- DIRECTIONS FOR THIS TASK: Write out only the lines running from the one that contains "Of branching coral" to the end of the material, both ends included.

- INPUT:
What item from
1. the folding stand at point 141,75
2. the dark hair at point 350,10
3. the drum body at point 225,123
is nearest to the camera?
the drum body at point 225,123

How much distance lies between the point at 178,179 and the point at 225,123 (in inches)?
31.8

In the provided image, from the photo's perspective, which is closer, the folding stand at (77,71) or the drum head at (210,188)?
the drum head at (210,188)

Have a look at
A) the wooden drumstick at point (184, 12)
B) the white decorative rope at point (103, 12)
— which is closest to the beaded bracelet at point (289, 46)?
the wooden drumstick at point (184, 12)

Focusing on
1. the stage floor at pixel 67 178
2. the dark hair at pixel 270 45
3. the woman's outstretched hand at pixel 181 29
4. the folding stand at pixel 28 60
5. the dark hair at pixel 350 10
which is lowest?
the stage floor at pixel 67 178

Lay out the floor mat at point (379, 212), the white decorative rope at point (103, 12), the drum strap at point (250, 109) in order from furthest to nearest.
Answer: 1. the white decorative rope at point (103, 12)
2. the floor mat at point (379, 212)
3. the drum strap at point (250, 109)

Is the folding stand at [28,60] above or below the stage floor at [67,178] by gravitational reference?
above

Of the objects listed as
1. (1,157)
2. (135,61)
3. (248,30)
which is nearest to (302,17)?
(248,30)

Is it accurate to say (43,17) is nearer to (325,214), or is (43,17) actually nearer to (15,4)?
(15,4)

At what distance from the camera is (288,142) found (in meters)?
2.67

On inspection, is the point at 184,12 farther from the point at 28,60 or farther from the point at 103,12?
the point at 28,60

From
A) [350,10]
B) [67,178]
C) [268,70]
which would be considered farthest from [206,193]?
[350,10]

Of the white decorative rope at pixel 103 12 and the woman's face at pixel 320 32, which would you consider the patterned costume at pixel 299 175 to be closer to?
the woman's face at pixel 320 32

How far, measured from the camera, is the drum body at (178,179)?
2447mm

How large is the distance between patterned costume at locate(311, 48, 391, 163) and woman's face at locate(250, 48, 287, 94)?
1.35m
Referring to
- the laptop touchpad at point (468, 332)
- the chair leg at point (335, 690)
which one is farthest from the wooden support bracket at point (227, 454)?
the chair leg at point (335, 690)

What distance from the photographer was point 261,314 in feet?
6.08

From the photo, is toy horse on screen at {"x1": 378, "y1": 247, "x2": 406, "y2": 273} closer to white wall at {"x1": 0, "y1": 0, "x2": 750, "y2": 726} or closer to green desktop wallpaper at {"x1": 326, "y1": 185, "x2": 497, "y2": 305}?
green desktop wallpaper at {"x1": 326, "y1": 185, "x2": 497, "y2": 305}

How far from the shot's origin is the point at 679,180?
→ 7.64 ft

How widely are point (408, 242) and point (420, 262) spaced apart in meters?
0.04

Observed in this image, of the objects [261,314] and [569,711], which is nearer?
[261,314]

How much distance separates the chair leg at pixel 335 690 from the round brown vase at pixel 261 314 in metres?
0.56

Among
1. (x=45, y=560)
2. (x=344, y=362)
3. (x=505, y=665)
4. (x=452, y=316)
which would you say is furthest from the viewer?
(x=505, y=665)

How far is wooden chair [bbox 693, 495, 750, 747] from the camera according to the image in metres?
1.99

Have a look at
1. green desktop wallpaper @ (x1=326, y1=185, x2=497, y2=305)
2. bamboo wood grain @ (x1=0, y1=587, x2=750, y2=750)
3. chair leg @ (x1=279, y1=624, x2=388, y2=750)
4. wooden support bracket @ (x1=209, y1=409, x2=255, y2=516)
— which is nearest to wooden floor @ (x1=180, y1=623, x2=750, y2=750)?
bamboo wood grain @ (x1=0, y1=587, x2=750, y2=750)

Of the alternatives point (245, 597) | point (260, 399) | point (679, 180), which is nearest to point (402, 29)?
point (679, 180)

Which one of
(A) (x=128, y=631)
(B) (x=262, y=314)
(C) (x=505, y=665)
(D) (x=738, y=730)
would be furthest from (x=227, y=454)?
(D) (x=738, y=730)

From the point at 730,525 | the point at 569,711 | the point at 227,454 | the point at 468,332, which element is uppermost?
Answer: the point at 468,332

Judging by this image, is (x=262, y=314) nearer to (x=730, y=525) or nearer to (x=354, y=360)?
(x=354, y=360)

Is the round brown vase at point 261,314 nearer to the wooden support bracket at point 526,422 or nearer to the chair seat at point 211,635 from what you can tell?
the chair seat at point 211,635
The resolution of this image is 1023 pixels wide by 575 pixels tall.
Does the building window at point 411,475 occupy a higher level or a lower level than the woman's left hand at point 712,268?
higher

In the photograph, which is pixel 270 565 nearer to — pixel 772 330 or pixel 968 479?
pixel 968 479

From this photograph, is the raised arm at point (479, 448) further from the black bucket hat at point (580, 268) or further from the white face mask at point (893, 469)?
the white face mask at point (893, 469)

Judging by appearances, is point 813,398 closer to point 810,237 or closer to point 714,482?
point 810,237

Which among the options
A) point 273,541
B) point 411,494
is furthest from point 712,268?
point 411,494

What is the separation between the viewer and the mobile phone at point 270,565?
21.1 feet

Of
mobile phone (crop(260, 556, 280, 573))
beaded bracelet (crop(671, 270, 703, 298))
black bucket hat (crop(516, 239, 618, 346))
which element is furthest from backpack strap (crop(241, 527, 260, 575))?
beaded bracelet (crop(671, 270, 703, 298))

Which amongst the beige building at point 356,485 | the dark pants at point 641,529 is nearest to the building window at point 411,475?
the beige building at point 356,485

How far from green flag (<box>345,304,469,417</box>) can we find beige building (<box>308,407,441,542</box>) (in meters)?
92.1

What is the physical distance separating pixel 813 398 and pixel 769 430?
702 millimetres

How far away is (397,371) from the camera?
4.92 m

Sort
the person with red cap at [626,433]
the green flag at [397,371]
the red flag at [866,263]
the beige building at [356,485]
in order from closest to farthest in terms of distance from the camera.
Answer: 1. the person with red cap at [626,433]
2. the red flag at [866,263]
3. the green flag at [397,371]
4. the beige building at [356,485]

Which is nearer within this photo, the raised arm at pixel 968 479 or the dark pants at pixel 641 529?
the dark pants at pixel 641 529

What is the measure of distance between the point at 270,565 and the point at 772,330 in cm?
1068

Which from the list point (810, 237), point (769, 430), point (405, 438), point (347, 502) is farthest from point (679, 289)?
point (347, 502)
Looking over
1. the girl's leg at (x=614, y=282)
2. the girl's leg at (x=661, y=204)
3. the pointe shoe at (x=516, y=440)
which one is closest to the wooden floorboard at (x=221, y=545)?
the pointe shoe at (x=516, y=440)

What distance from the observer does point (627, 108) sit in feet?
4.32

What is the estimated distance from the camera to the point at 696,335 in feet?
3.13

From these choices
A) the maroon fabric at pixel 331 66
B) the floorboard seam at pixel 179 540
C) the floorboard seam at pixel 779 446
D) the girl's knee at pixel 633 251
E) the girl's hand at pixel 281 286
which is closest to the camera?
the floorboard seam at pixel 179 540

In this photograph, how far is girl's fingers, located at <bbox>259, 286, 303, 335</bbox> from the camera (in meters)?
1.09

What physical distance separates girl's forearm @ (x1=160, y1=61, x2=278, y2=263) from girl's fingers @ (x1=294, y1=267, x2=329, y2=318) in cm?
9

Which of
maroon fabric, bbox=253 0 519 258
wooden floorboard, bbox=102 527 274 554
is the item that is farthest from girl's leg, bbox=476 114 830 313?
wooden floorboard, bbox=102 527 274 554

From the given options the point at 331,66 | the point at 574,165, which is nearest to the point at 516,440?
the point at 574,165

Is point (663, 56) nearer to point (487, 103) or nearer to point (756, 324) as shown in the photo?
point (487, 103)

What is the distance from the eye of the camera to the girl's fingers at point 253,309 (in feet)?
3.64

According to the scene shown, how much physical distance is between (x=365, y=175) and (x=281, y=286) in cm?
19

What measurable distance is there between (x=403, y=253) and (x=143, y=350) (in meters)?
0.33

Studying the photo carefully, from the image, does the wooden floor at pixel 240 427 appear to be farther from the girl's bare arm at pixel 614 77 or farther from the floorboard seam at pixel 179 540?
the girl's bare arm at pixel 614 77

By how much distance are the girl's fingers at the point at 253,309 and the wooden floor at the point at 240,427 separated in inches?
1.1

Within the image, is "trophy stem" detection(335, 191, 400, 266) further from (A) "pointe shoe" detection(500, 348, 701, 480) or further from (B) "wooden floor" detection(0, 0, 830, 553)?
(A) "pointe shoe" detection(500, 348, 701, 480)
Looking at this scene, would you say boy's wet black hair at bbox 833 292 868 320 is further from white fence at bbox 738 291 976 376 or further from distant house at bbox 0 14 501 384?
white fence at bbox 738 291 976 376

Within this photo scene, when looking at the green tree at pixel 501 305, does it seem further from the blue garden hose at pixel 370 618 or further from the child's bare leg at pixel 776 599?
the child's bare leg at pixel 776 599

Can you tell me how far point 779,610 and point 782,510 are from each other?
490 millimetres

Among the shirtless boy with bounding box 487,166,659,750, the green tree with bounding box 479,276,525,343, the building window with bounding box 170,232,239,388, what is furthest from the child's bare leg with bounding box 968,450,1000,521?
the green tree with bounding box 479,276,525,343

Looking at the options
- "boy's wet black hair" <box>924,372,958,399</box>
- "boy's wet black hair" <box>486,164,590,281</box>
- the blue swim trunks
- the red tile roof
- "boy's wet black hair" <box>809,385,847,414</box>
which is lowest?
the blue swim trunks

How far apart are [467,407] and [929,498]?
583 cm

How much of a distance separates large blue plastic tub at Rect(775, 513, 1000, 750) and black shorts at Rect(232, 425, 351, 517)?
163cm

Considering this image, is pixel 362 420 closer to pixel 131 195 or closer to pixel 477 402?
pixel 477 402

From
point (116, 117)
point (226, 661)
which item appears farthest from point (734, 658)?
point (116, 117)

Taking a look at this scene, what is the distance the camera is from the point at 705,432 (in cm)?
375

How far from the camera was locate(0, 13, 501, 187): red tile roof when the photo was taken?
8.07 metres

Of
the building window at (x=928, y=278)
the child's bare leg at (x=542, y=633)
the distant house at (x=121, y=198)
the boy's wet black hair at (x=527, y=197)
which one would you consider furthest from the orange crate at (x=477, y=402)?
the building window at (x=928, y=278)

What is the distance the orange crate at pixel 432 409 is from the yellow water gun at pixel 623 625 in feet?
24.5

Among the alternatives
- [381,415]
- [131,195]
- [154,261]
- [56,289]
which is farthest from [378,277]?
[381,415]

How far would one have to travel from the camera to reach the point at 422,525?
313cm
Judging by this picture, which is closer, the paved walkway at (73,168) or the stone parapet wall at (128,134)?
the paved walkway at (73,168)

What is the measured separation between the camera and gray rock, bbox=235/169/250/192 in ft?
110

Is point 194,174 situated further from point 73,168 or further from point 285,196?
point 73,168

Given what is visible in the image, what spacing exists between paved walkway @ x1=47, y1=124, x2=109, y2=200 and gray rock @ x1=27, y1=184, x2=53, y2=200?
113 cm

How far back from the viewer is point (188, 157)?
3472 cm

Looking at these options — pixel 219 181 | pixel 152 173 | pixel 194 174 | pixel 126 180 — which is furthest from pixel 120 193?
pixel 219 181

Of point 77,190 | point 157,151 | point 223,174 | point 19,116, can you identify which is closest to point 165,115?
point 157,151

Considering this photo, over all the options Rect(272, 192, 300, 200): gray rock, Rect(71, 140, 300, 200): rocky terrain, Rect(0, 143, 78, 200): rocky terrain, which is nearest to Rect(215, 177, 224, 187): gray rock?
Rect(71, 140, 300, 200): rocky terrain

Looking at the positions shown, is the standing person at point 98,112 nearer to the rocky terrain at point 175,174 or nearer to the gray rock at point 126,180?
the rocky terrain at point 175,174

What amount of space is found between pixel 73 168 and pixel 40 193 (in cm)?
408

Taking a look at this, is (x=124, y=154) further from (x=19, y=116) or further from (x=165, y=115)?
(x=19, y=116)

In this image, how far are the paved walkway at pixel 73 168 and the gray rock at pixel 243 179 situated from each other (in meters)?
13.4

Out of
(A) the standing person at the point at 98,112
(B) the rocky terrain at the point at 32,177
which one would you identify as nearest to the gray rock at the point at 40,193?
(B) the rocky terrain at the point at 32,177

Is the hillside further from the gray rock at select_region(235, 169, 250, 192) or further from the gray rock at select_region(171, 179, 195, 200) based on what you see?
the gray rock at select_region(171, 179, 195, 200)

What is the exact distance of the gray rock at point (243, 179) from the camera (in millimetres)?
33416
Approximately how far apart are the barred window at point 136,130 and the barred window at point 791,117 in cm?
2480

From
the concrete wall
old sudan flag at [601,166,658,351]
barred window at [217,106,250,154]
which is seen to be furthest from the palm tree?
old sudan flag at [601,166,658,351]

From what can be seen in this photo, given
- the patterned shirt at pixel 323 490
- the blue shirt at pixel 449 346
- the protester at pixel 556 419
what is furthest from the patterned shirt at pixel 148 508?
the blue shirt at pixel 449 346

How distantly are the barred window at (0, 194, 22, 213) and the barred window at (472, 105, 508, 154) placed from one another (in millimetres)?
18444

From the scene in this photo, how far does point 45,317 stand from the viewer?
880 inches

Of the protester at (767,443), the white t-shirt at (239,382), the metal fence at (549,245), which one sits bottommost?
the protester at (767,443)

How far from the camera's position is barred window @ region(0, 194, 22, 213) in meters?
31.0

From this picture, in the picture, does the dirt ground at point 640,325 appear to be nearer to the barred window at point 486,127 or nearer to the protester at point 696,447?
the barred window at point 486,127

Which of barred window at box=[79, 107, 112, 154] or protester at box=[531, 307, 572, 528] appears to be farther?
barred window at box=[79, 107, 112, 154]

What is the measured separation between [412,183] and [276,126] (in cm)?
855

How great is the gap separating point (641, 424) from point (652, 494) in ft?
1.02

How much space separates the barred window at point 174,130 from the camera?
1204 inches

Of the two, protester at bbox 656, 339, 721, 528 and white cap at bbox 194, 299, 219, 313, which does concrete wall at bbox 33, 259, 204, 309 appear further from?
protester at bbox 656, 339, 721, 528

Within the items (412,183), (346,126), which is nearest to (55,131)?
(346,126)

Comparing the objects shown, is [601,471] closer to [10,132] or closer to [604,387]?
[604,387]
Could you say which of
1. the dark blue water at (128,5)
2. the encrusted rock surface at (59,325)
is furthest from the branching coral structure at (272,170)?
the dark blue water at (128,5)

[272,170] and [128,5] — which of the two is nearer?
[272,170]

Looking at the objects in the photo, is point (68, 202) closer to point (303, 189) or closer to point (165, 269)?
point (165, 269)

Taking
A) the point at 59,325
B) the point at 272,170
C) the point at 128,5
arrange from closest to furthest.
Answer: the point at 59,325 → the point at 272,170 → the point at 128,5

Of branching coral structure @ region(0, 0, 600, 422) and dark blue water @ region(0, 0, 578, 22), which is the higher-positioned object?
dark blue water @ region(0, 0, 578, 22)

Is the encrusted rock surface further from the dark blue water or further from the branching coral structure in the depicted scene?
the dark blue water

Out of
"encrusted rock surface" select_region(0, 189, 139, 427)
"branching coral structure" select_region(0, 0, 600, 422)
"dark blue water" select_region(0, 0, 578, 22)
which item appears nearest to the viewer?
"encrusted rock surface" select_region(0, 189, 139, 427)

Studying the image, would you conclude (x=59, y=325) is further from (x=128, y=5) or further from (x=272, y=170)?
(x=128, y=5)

- EXERCISE RESULT:
Of branching coral structure @ region(0, 0, 600, 422) and dark blue water @ region(0, 0, 578, 22), which is the higher-positioned object?
dark blue water @ region(0, 0, 578, 22)

Is the encrusted rock surface further from the dark blue water or further from the branching coral structure in the depicted scene?
the dark blue water

Out of
"encrusted rock surface" select_region(0, 189, 139, 427)
"branching coral structure" select_region(0, 0, 600, 422)
"dark blue water" select_region(0, 0, 578, 22)
which item appears nearest to the viewer?
"encrusted rock surface" select_region(0, 189, 139, 427)

Studying the image, would you conclude (x=59, y=325) is further from (x=128, y=5) or further from (x=272, y=170)?
(x=128, y=5)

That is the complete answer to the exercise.